:: SOURCE PASSAGE ::
★ ★ ★ ★ ★ ★ ★
10.03.2009

Welcome people.


Last March, my wife and I discovered that we were going to have a baby. Despite being recently laid off, the crap economy, and the general insanity that comes with a child I was rather excited.

For you see as all parents do I saw this as a two stage adventure in which to mold someone into a perfect being.

The first stage is what I'll call "The Minion Stage". Essentially having a little tiny henchman who does as their told and will make Manhattans for you. I've even started buying the smaller bottles of Canadian Club so he can lift it sooner. But, during this stage you do more than boss him around, you also prepare him for stage two...

"The Coolest Person on the Planet Stage". This is the butterfly to the minion's pupa. You see while they've been your henchmen you've been taking them to see "the right movies" while shunning musicals about High School that I'm sure he won't want to see anyways. Pokemon? Yu-Gi-oh? Whatever is popular now? Pshh. Ignore that! You've been showing him original seasons of G1 Transformers, GI Joe, MASK, and Thundercats on DVD, his taste is too refined for modern cartoons (save a handful of good ones). And of course he's never even heard of The Wiggles because for him he hears cartoons and bands and he thinks of Dethklok. He'll know the complete songbook of Dean Martin before he hears "Baby Beluga" for the first time! And on his 10th birthday you and him will sit down with a big bucket of Popcorn and throw the classic of the Horror/Action/Sci-Fi genre "Predator" into the wall screen (I figure we'll have wall screens in 10 years) and bond like no father and son ever did before. Then, when he is ready to enter High School, he will such a cultured, educated and all around awesome lady-killer they'll have thought James Bond himself had enrolled.
★ ★ ★ ★ ★ ★ ★
:: DATA SUPPLIED ::
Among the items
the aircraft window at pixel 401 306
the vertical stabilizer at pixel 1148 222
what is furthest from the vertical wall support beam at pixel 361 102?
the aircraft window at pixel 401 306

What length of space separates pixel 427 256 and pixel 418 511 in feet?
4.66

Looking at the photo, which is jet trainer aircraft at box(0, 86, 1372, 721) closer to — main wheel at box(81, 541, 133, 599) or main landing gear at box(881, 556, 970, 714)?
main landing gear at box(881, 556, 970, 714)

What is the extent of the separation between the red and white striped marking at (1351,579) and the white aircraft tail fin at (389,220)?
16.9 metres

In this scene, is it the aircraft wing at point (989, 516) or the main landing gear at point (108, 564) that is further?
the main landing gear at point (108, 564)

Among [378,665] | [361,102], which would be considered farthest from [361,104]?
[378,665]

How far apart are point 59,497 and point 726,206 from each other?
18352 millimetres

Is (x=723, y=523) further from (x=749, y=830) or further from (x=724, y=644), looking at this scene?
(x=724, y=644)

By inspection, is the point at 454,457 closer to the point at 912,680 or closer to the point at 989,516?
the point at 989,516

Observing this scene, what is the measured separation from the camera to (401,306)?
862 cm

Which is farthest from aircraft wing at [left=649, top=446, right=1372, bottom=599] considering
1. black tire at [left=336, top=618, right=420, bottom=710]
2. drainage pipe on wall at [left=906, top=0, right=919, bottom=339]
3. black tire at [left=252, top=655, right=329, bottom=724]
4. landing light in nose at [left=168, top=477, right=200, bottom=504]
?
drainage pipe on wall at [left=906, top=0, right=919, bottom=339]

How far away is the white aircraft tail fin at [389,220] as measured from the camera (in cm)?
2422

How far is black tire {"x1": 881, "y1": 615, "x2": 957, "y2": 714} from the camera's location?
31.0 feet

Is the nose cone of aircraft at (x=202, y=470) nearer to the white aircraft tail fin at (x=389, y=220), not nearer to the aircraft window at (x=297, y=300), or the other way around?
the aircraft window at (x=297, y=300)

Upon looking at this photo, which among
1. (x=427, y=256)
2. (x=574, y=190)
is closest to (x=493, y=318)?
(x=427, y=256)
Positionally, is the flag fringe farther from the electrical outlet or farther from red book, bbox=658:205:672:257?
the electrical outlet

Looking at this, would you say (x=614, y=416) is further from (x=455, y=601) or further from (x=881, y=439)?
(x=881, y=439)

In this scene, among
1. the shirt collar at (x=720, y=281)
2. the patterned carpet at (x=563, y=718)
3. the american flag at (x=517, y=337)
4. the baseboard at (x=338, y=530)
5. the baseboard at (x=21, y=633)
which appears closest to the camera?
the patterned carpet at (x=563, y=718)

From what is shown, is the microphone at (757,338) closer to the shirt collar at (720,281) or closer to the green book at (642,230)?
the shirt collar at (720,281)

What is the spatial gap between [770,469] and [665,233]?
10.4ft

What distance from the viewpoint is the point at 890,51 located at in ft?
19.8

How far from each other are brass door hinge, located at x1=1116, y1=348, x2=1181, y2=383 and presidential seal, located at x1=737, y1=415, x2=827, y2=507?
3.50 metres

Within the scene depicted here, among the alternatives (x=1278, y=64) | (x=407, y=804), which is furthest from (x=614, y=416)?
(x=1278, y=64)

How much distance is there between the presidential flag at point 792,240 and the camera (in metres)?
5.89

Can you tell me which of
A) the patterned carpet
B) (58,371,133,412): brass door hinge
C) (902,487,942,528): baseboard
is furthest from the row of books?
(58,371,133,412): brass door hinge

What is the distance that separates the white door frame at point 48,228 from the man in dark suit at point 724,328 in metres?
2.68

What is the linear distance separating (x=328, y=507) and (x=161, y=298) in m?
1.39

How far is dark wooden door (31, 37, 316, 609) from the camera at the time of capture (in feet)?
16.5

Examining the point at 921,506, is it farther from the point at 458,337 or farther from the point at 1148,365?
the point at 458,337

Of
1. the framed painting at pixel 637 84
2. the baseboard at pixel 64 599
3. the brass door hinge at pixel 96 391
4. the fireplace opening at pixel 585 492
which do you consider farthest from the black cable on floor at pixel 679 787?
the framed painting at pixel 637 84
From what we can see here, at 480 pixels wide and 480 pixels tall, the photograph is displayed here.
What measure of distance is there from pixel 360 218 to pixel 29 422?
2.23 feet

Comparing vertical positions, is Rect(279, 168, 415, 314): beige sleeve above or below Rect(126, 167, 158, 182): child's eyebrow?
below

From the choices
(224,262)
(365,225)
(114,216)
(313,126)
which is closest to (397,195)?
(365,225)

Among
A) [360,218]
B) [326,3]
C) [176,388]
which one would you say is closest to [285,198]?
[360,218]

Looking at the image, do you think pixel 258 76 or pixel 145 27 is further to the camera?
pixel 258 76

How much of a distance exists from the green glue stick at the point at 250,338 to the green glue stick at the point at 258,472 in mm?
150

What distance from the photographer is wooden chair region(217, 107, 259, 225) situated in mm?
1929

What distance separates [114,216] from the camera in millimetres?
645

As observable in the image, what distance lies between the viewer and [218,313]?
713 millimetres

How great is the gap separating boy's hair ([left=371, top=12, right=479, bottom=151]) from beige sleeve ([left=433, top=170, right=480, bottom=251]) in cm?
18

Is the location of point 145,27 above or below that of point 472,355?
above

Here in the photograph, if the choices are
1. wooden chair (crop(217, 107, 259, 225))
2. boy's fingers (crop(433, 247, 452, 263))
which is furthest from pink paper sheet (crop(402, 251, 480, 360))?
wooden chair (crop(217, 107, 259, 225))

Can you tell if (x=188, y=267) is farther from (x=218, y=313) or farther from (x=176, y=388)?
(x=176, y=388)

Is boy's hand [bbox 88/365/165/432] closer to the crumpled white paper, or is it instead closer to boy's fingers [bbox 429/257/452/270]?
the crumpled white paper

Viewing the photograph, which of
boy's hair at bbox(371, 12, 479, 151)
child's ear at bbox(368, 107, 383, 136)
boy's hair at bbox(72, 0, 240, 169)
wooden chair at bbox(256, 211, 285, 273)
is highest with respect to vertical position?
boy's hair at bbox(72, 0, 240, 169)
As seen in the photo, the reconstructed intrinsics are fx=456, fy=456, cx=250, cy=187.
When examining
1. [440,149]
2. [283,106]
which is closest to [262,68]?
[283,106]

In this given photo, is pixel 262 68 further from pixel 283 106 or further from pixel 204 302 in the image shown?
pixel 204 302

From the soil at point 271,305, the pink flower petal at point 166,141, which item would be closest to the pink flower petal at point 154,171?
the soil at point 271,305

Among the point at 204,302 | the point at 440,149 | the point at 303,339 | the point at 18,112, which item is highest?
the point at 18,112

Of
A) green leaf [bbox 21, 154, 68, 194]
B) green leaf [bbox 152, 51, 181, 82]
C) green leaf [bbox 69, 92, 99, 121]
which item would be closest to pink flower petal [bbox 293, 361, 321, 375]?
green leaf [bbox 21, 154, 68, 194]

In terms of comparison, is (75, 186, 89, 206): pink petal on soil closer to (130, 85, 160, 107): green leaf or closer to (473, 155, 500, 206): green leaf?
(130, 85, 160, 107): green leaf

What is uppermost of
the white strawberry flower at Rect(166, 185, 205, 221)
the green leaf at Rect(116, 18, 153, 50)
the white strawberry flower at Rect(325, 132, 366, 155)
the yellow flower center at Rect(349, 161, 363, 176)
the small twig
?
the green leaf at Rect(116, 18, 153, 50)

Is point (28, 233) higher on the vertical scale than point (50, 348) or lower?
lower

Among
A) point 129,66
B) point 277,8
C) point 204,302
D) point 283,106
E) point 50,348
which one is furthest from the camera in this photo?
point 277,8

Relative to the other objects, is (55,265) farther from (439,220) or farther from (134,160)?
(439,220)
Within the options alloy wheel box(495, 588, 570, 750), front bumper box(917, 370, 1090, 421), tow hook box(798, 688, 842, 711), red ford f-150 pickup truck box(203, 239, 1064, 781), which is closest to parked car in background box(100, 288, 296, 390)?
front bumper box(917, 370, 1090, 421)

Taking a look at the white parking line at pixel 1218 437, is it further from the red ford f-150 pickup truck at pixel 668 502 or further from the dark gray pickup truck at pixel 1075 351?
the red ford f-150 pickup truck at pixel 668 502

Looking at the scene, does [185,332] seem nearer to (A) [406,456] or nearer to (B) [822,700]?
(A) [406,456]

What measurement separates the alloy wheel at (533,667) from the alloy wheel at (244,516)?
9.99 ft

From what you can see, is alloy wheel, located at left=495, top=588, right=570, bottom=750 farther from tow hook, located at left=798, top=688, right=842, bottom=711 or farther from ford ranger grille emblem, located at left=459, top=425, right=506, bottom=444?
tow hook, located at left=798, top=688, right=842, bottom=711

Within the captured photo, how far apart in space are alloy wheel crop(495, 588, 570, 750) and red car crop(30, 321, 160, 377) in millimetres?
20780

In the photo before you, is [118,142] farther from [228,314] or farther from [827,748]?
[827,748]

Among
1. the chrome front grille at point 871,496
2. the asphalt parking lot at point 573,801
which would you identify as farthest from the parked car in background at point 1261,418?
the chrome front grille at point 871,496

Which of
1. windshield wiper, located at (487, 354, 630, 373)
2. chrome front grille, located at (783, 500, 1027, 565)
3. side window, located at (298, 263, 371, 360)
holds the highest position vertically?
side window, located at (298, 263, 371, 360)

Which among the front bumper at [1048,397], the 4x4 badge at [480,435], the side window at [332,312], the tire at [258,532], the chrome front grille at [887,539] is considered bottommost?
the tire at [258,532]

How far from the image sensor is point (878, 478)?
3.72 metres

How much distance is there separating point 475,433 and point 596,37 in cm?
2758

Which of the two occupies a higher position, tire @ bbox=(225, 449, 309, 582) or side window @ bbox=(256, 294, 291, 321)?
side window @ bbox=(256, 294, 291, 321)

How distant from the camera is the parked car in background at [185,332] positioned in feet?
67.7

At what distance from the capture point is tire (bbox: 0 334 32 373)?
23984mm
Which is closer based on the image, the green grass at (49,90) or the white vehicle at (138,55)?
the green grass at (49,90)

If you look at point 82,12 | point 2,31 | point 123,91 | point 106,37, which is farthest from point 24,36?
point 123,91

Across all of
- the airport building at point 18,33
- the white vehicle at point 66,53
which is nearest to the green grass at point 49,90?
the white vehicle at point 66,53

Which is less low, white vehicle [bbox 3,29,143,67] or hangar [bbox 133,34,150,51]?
★ ★ ★ ★ ★ ★ ★
:: SHORT PROBLEM A ::
Reproduce the blog post about the two stages of raising a son word for word, from "The first stage" up to and including "for stage two...".
:: SHORT PROBLEM B ::
Write the next part of the blog post about the two stages of raising a son, picking up after its final sentence.

:: RESPONSE A ::
The first stage is what I'll call "The Minion Stage". Essentially having a little tiny henchman who does as their told and will make Manhattans for you. I've even started buying the smaller bottles of Canadian Club so he can lift it sooner. But, during this stage you do more than boss him around, you also prepare him for stage two...

:: RESPONSE B ::
Then we found out we were having a girl.

Hrm. If I was wrong about the sex of the child, could I have been wrong about any of my other plans for her? Possibly.

In our birthing class (more on that down the road) they had an exercise for us where we took 14 different two sided cards and we laid out our "ideal" birth scenario. IV/No IV, Drugs/No Drugs, etc.. We slowly whittled it down until everyone in the class (should have) had Healthy Baby as the only card remaining. The point of the exercise is that while you may have a vision of the perfect birth, only one thing is truly important and very little of it you actually control.

So the news that I was having a girl made me rethink my whole plan. To be fair it was a bit of a relief. In my mind I was going to have the coolest son on earth, but there was a part of me that thought, "Am I just making the biggest dork in his school district?". As a nerd/collector/movie buff/artist/designer I have a lot of interests. So if I were to lay out my cards I'd have many ideal scenarios for the next 18 years of what I need to do with my daughter but as I whittle them down only one really important question remained...

When should she see Die Hard?

So please visit here often to see how I'm doing with my newest full time job, and help me figure out the answer to that, and other questions.

-GD

4 comments:

  1. I don't see any reason why you'd have to change your plans one whit just because li'l Minion is a girl. She needs to know all these things too, and "boy toys" are always much more interesting than "girl toys".

    You'll have to expend more energy keeping the ultimate evils of Bratz, Barbies, Twilight, and Disney nymphets away from her, but get her hooked on the cool stuff young and that'll help immunize her against it. How can a doll that you can change clothes on compare with a car that turns into a robot?

    Otherwise, don't change a thing, especially the Dean Martin vs. Baby Beluga.

    I was raised by folks who didn't change their music listening at all -- Dino, Ol' Blue Eyes, etc. are some of the earliest songs I memorized. My older brother made sure I knew the Beatles and Pink Floyd, and Star Trek TOS. I think Bayhem beats romcom any day.

    Never cared much for dolls but somehow I managed to grow up adequately interested in men (and vice versa)and can still cook and iron and do all that married stuff.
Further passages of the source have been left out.